When you define a function

function foo () {};

or

var foo = function () {};

the interpreter creates (only the properties we are interested in are shown):

foo()
    prototype : Object
        constructor : foo ()
    __proto__ : function ()

Note, that:

foo.constructor === foo.prototype.constructor; // false
foo.constructor === foo.__proto__.constructor; // true

When you execute new foo() or new foo (the first way allows you to pass some arguments, while the last doesn't):

  1. A new object is created, inheriting from foo.prototype.
  2. This object named this is passed to the foo and returned from it.

Note that foo.prototype.constructor points to the foo itself by default.

We can changed both foo.prototype and foo.prototype.constructor before the new foo call.
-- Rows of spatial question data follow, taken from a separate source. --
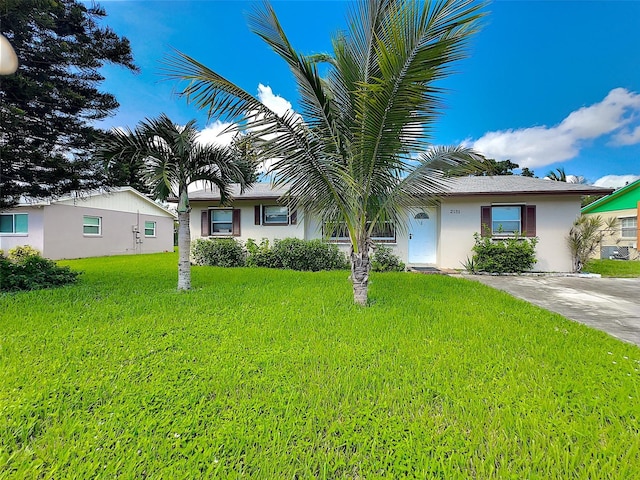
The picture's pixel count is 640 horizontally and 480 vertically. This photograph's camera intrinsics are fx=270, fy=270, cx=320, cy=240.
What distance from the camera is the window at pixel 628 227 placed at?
14.4 m

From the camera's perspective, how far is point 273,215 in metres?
11.5

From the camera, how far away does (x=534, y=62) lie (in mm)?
11328

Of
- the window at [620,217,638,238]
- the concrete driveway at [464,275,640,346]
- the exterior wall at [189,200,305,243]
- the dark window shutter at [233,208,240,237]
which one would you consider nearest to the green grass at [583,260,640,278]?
the concrete driveway at [464,275,640,346]

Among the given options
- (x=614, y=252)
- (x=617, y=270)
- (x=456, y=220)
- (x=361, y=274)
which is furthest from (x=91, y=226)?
(x=614, y=252)

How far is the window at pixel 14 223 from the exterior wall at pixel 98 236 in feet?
4.01

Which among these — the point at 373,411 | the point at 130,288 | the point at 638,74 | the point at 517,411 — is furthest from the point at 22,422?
the point at 638,74

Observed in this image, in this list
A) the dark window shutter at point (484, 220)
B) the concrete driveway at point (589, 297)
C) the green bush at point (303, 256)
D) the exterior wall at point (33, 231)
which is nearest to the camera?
the concrete driveway at point (589, 297)

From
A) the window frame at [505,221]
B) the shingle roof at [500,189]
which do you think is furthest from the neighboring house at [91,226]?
the window frame at [505,221]

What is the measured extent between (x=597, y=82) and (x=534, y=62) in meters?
4.40

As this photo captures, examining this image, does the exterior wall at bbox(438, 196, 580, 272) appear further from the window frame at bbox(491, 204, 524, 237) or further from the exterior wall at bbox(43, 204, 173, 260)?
the exterior wall at bbox(43, 204, 173, 260)

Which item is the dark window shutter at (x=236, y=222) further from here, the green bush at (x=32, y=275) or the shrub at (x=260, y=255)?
the green bush at (x=32, y=275)

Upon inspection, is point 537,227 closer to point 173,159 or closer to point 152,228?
point 173,159

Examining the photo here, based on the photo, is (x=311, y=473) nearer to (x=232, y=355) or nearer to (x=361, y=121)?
(x=232, y=355)

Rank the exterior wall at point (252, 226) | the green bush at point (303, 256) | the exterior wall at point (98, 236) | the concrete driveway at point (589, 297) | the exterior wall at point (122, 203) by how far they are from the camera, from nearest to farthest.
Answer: the concrete driveway at point (589, 297)
the green bush at point (303, 256)
the exterior wall at point (252, 226)
the exterior wall at point (98, 236)
the exterior wall at point (122, 203)
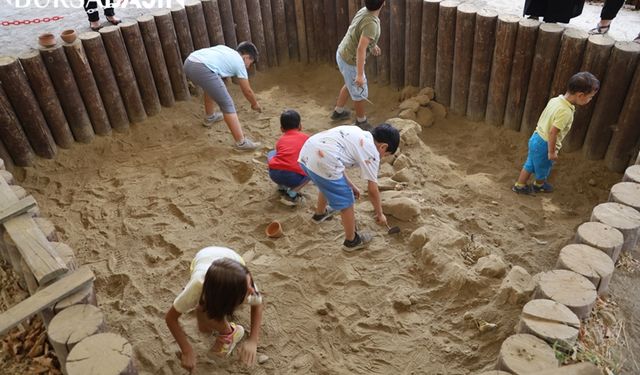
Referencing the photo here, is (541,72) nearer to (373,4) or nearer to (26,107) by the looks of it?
(373,4)

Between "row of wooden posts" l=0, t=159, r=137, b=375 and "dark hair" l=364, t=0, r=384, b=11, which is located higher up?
"dark hair" l=364, t=0, r=384, b=11

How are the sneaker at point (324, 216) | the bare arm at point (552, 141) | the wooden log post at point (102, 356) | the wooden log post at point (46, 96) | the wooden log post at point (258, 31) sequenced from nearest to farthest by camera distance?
1. the wooden log post at point (102, 356)
2. the bare arm at point (552, 141)
3. the sneaker at point (324, 216)
4. the wooden log post at point (46, 96)
5. the wooden log post at point (258, 31)

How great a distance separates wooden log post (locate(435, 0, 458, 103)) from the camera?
537cm

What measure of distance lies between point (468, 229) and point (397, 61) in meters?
2.57

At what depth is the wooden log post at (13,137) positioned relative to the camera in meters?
4.92

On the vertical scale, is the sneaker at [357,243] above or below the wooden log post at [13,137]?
below

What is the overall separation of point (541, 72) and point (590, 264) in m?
2.62

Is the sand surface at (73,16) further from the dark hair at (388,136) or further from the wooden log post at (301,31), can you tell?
the dark hair at (388,136)

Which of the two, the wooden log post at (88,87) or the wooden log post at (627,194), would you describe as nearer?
the wooden log post at (627,194)

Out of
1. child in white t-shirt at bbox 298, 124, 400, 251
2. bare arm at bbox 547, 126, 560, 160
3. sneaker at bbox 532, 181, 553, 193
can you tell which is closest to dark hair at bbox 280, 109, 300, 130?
child in white t-shirt at bbox 298, 124, 400, 251

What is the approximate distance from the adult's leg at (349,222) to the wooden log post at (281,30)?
3505 millimetres

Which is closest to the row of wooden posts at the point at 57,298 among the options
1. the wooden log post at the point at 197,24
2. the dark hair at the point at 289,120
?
the dark hair at the point at 289,120

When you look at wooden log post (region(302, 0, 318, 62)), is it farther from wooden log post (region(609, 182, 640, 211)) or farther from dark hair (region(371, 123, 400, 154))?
wooden log post (region(609, 182, 640, 211))

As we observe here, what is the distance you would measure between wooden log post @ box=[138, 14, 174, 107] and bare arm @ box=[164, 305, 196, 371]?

Lets see what we'll get:

function foo () {
    this.country = 'Italy';
}
var a = new foo(); // Object { country: "Italy" }
var b = new foo.prototype.constructor(); // Object { country: "Italy" }
var c = new foo.__proto__.constructor(); // function anonymous()
a instanceof foo; // true
b instanceof foo; // true
c instanceof foo; // false

The both a and b have the following structure:

country : "Italy"
__proto__ : Object
    constructor : foo()

Lets change the constructor only:

function foo () {
    this.country = 'Italy';
}
function moo () {
    this.food = 'pizza';
}
foo.prototype.constructor = moo;
var a = new foo(); // Object { country: "Italy" }
var b = new foo.prototype.constructor(); // Object { food: "pizza" }
a instanceof foo; // true
b instanceof foo; // false
b instanceof moo; // true
a.constructor; // function moo()

You can see that changing the constructor has no effect for objects creation with new foo. What is the constructor property for? Have no idea.